I don’t have to explain how popular JSON is. There are very few projects that don’t need to work with JSON, even when they are not related to network programming. The ubiquity of JSON is causing some developers to rely on it a bit too much, however. I’m witnessing this in the Python world, but would not be surprised to hear that it happens with other languages too. List, dictionary and primitive types have become the exclusive building blocks in many projects, to the detriment of code quality. These days, it’s not unusual to see something like the following:
This function receives and returns dictionaries that have either primitives or lists as values. It builds a dictionary by checking for keys and iterating over values, which leads to item lookup and list iteration being strewn all over the place. This coding style (let’s call it the JSON-driven style) has a number of serious disadvantages:
It completely defeats object orientation. The above code is C without pointers. It offers nothing of the abstraction powers of object orientation. With dictionaries, there is no encapsulation. Let’s say that you want to change the way the cell labels are accessed. You would have to touch the above function, although it’s not strictly its business. I know that it’s now en vogue to sneer at OO, but done right, it can be very powerful, especially in big and complex codebases. Use dictionaries, and you throw that out the window.
It doesn’t say what it’s doing. This is mostly a result of the previous point regarding OO, but deserves its own discussion. The above code is filled with auxiliary logic that has nothing to do with what it actually tries to achieve. For example, the for loop matches books from the persistency to shops, but there is nothing there that even remotely signals that; you have to read the code in detail and build the idea yourself.
It doesn’t use the excellent built-in object system. Python’s object system
(or the protocol) is beautifully designed, and very powerful. It has features
like properties, dynamic attribute lookup with
getattr, and all kinds of
metaprogramming magic. Anyone who has worked with one of the Python ORMs such as
SQLAlchemy or the Django ORM will know how much can be achieved with these
relatively straightforward tools. The above code completely skips that
machinery, and gives the developer only loops and key lookup as tools. The
resulting code is accordingly primitive.
The infestation is difficult to control. Once you go dict, you won’t go back. This style of development is too easy, since dictionaries are baked into Python, and there are many facilities for working effectively with them. When you start working and thinking with dictionaries, you also use them even when you don’t have to, or when you shouldn’t. This will also inhibit discovery of more interesting features of Python which might actually improve your code.

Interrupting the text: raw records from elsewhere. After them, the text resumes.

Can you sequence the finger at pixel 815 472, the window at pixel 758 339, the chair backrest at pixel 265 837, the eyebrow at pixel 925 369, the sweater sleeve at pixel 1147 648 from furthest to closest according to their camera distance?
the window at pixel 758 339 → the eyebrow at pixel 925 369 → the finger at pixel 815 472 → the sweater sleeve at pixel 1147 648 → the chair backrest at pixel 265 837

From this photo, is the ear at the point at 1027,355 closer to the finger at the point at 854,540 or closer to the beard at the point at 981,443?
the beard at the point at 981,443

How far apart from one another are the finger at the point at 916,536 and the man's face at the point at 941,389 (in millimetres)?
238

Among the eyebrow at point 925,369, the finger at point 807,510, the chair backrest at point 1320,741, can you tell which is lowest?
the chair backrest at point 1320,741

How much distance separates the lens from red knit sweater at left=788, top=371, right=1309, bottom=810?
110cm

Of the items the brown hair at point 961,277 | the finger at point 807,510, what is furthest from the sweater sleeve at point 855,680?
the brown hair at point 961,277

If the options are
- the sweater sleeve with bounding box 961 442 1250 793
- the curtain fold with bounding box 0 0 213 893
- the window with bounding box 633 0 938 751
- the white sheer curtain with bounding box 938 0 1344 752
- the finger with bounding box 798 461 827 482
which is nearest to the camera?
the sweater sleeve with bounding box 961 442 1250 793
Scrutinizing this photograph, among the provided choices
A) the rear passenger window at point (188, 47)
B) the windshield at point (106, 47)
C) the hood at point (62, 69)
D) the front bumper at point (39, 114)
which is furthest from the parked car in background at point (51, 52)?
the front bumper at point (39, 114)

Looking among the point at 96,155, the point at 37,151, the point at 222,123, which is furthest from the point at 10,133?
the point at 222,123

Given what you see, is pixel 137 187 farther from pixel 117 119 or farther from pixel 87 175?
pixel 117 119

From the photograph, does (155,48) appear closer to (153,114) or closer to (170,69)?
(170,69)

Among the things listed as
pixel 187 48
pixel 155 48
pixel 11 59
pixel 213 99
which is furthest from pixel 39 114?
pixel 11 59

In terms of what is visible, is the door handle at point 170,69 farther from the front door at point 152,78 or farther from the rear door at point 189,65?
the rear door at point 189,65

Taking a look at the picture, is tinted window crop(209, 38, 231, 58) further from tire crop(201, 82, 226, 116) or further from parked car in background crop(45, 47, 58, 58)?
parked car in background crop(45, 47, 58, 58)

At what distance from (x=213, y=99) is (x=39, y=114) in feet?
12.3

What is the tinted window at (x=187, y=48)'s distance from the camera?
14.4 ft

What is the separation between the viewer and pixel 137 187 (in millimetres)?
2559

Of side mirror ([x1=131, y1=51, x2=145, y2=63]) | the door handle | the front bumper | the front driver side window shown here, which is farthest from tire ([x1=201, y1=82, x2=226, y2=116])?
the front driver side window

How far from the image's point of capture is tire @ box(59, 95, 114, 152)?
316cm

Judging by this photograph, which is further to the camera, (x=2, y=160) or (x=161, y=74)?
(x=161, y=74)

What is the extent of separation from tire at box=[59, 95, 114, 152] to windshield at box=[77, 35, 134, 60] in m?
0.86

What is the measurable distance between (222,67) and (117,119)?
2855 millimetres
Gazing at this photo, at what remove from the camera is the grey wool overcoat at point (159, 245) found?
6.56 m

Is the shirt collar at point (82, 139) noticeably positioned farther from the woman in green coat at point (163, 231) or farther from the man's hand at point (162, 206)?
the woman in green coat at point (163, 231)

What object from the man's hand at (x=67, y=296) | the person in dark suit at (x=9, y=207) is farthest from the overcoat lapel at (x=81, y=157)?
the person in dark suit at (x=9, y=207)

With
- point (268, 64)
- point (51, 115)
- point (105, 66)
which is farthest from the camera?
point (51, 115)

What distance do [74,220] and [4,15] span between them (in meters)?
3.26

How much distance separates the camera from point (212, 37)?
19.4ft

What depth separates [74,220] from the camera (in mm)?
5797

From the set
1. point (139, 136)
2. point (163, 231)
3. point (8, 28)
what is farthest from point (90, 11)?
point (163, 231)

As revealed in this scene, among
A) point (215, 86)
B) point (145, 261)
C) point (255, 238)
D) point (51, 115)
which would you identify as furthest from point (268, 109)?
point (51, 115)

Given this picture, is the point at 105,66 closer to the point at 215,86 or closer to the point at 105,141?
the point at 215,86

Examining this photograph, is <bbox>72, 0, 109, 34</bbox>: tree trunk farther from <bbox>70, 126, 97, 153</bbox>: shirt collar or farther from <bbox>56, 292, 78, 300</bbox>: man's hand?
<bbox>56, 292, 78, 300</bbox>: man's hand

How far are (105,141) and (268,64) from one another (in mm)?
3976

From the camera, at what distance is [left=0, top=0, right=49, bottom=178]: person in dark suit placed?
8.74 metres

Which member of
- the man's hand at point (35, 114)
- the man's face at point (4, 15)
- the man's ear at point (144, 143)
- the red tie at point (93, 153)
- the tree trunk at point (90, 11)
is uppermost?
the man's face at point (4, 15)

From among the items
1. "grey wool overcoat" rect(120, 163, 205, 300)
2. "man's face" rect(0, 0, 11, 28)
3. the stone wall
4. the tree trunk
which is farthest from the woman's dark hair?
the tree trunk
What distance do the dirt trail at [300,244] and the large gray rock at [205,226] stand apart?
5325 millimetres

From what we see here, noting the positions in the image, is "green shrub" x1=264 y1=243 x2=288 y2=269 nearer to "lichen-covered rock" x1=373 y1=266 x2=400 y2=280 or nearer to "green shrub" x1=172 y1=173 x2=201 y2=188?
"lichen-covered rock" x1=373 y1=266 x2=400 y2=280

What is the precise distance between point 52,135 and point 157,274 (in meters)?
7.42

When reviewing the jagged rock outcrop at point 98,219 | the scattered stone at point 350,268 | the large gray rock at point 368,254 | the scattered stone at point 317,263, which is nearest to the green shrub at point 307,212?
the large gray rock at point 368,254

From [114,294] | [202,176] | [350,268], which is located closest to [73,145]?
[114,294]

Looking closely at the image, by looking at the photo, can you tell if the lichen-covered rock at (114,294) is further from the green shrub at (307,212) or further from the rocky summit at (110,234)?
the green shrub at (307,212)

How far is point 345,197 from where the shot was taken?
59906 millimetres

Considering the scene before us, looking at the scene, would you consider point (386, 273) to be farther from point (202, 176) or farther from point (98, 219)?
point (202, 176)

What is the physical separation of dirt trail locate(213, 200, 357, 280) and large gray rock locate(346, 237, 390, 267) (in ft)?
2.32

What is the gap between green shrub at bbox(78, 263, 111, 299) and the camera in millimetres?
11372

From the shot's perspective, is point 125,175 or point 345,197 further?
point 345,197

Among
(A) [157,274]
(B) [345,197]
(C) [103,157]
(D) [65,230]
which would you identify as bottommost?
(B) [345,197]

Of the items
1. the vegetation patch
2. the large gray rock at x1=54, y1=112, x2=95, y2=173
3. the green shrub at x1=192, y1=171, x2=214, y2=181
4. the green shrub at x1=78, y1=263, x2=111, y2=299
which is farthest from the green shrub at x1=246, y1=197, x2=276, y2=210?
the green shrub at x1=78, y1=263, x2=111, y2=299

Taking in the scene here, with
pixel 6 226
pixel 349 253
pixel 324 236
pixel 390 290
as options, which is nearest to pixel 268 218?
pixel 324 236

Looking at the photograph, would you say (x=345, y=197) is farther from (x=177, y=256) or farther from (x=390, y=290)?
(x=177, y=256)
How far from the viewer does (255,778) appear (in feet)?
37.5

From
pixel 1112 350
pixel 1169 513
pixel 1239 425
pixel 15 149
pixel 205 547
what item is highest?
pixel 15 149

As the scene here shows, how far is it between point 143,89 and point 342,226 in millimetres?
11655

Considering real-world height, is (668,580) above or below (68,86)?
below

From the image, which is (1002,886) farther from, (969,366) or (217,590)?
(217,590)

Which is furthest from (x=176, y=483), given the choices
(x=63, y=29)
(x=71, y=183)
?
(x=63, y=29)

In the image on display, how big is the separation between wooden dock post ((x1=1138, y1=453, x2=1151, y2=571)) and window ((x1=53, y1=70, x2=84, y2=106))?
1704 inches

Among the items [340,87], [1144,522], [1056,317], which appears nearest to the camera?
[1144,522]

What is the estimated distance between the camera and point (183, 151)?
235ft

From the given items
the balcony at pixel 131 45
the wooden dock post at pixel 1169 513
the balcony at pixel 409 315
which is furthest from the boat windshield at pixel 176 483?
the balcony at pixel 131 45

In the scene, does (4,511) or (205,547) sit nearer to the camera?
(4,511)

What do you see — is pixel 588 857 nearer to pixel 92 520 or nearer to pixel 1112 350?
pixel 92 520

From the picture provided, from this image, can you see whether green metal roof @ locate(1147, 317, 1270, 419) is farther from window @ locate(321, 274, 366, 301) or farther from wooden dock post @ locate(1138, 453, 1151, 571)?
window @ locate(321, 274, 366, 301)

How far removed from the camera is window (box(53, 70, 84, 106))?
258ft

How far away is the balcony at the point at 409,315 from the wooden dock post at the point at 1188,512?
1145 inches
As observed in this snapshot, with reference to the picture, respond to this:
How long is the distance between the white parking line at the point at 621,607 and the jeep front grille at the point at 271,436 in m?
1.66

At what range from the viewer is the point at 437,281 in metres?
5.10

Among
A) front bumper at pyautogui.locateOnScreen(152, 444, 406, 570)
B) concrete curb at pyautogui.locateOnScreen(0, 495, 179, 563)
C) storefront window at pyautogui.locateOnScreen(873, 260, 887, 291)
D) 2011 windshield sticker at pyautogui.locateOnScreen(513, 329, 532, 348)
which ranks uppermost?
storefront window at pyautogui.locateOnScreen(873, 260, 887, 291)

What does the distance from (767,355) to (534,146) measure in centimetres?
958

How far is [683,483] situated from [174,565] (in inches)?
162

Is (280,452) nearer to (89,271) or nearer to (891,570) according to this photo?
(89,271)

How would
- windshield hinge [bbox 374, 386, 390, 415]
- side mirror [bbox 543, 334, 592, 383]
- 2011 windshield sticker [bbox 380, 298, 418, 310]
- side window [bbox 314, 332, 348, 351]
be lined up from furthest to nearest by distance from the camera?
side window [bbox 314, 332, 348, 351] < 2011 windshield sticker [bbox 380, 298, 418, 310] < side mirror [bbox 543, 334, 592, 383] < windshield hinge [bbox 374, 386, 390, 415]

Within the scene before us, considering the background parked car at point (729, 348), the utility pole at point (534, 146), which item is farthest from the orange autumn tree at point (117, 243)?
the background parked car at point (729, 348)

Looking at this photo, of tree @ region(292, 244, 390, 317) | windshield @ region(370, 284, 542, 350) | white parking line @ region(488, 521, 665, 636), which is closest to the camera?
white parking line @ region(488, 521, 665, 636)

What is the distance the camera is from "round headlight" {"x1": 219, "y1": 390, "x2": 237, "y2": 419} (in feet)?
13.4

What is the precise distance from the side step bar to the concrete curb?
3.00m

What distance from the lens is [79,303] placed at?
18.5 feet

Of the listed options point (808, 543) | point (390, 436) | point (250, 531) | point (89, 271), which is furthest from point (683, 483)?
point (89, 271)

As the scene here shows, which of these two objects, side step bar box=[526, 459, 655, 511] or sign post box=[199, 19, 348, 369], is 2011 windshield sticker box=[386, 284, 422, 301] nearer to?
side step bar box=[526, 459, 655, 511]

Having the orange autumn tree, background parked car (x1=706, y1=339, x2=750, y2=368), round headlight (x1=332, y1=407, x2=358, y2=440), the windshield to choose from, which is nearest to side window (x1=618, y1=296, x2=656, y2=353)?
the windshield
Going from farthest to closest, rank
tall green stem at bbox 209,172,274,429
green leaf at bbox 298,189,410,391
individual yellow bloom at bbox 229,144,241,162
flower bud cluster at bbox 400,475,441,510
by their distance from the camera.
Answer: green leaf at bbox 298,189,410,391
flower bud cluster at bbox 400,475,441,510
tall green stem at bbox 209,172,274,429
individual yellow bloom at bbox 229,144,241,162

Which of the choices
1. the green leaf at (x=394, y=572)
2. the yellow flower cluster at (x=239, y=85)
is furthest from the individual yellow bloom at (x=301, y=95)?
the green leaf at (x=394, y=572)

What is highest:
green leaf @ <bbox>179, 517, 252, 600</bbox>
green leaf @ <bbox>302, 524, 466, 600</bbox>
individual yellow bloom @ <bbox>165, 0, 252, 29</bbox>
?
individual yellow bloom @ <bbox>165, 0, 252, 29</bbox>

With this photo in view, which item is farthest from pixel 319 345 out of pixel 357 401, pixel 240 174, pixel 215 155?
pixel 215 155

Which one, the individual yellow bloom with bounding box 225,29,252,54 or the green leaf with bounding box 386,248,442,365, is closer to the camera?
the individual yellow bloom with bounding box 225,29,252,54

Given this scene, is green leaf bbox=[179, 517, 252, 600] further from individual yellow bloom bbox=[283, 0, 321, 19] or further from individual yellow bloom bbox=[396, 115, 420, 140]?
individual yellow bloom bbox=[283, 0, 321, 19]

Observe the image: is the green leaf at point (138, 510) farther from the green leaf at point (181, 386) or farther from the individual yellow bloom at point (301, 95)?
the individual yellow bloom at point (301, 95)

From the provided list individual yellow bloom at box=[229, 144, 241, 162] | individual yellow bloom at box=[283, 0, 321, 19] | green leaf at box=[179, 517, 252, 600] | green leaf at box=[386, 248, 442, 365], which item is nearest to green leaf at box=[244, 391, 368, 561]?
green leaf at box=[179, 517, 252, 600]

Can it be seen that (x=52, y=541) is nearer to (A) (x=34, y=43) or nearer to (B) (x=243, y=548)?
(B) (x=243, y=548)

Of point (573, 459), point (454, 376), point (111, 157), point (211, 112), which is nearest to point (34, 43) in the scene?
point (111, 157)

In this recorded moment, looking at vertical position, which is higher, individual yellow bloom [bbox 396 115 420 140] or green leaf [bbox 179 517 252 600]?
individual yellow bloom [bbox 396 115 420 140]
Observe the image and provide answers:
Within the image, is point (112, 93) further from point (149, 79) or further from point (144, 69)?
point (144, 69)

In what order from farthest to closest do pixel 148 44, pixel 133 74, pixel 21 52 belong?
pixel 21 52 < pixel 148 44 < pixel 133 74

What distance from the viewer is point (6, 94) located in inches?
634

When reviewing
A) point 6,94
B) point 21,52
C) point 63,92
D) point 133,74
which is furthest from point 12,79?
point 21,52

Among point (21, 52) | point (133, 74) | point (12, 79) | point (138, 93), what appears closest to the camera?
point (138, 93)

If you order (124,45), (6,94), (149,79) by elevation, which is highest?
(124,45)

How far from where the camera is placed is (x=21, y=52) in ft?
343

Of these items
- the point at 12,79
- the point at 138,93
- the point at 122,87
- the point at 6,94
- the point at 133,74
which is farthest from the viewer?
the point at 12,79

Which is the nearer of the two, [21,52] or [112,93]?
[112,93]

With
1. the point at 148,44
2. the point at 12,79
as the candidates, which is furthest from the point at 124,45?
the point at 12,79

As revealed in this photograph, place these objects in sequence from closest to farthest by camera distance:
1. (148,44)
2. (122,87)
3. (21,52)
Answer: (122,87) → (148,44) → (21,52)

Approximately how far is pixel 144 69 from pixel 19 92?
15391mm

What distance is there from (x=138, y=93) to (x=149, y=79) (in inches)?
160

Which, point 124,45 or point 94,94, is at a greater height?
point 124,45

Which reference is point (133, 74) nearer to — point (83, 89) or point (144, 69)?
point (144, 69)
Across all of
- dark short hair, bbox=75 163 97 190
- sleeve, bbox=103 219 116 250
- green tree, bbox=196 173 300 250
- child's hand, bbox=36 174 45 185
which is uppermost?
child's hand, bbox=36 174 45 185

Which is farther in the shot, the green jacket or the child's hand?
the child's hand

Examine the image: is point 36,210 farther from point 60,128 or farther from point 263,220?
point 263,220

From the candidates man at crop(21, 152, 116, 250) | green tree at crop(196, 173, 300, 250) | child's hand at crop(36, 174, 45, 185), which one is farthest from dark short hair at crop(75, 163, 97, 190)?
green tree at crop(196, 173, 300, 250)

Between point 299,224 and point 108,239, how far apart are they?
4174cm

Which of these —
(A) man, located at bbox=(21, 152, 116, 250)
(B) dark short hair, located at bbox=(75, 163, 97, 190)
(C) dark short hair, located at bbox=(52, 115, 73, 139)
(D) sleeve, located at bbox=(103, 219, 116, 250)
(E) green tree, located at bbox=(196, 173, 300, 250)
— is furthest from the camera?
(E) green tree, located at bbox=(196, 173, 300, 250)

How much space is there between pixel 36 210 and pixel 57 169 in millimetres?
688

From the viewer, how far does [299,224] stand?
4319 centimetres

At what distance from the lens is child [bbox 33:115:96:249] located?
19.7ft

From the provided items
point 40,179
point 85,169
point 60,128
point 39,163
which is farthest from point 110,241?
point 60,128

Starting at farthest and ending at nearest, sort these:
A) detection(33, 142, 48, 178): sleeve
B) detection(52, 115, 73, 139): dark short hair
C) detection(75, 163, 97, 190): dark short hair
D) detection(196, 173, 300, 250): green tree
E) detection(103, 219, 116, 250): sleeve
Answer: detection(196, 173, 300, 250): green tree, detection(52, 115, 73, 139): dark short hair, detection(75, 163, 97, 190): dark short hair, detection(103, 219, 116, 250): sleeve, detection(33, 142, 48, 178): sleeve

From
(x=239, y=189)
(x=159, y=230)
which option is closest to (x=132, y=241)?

It’s error-prone. Dictionaries and lists don’t give you any guarantees about
their contents. Each time you access something, either the exception case has to
be checked or handled propery, or you have to live with various kinds of
exceptions. No one in his right mind would do the first, which leaves the
second. In the above code, for example, every key lookup could throw a
KeyError. One could say that using objects is not much different, since
accessing invalid attributes on an object also causes an exception, but the
responsibility for setting and handling attributes is localized to the class in
the case of objects, and you don’t have to distribute it all over the codebase.
It’s ugly as sin. One of the distinguishing features of Python as a language is that good Python code also looks good in an editor. It’s not zigzagged, there aren’t any large or deep indentation blocks, and there is a rhythm to the size of the different scopes such as functions and classes. When you use lists and dictionaries, however, you are bound to frequently check for membership and existence of keys, which makes achieving this aesthetics virtually impossible.
What to do
Here is what you should do: Take the popular advice relating to Unicode, and apply it to JSON. The fundamental advice on Unicode is decode and encode on system boundaries. That is, you should never be working on non-unicode strings within your business logic. The same should apply to JSON. Decode it into business logic objects on entry into system, rejecting invalid data. Instead of relying on key errors and membership lookups, leave the orthogonal business of type validity to object instantiation. Work with the business logic objects, which give you all the OO niceties plus Python’s object protocol. Once you are done, decode these objects into JSON again, and send them to wherever they are needed.
I had a very interesting discussion with my colleague Mouad, and he pointed out
two things. The first is the danger of creating anemic
objects, i.e. objects
with only data fields and no behavior, and then using these in functions such as
the above instead of dictionaries. This of course beats the purpose of having
objects, since you are only delegating the dictionary business to the
attribute of the objects. Real business objects encapsulate their logic. The
other topic is the performance aspect. To be perfectly honest, I didn’t think
about performance at all when writing this. I usually stick to the adage of
Make it work, make it good, make it fast. However, if you are working within
strict performance bounds, and don’t want to get into any monkey business such
as compiling C extensions, which might complicate deployment more than
necessary, it might make sense to use dictionaries and lists in the critical
places, since they are highly optimized.